Hungary’s National Employment Service recorded 220,797 registered jobseekers in October 2025, more than 5,000 fewer than a year earlier and roughly 325,000 fewer than in 2010. In a statement on Monday, State Secretary for Employment Policy Sándor Czomba of the Ministry for National Economy, highlighted that Hungary remains among the European Union’s leaders in high employment and low unemployment.
Czomba pointed to major improvements over the past decade: nearly 1 million more people are now working than in 2010, bringing the total to around 4.7 million. Meanwhile, average wages have more than tripled, and the minimum wage has quadrupled. Real wages have been rising continuously for two years, he added, while the government is pursuing Europe’s largest tax-cutting programme, leaving families with more disposable income.
In his statement, Czomba also criticized the Tisza Party, accusing it of backing plans that would increase taxes on both families and small businesses to benefit Ukraine and multinational companies.

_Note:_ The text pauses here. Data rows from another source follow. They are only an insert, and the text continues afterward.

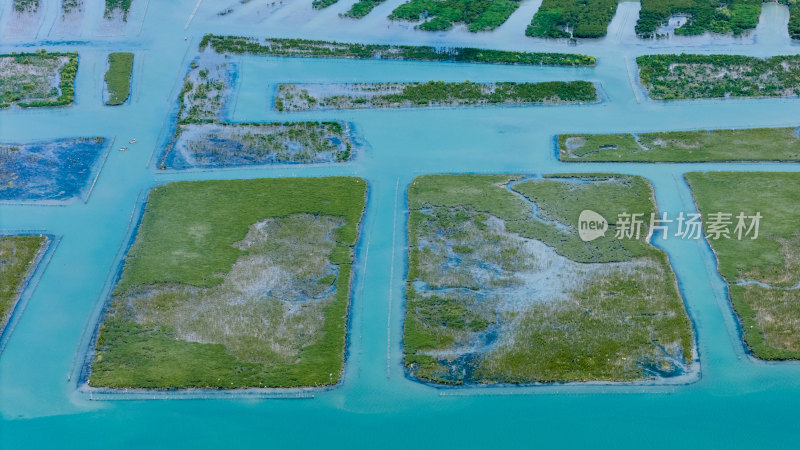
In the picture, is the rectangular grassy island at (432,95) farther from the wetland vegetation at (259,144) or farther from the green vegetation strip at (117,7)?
the green vegetation strip at (117,7)

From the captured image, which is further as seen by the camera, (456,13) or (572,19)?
(456,13)

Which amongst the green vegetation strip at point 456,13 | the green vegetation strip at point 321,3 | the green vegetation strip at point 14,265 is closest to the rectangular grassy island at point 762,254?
the green vegetation strip at point 456,13

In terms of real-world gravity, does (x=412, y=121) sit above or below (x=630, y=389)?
above

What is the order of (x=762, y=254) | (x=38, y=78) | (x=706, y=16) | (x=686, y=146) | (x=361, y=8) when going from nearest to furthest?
(x=762, y=254) < (x=686, y=146) < (x=38, y=78) < (x=706, y=16) < (x=361, y=8)

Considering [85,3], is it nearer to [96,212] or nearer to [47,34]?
[47,34]

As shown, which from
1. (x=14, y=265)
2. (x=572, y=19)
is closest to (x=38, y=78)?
(x=14, y=265)

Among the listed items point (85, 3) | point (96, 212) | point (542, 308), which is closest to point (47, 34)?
point (85, 3)

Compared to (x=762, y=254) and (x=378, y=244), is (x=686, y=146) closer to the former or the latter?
(x=762, y=254)
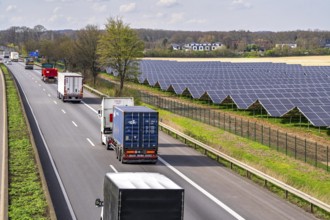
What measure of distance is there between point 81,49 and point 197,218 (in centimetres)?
6715

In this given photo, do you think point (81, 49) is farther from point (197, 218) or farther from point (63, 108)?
point (197, 218)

He claimed such policies would bring higher income taxes, new taxes on pensions and increased corporate taxation, leading to job losses and wage cuts.
The government’s priority, he said, is to ensure that anyone willing and able to work can find employment, keeping unemployment numbers at historic lows.
Among the key initiatives are the Youth Guarantee Plus programme for under-30s and another EU-funded scheme supporting jobseekers over 30. These programmes provide wage subsidies, housing aid and travel support. More than 54,000 registered jobseekers have already secured employment through these efforts, backed by over 65 billion forints in EU funding.
The state secretary noted that the government has also relaunched the From Public Work to the Private Sector programme to help motivated and skilled public workers transition into long-term jobs in the private sector.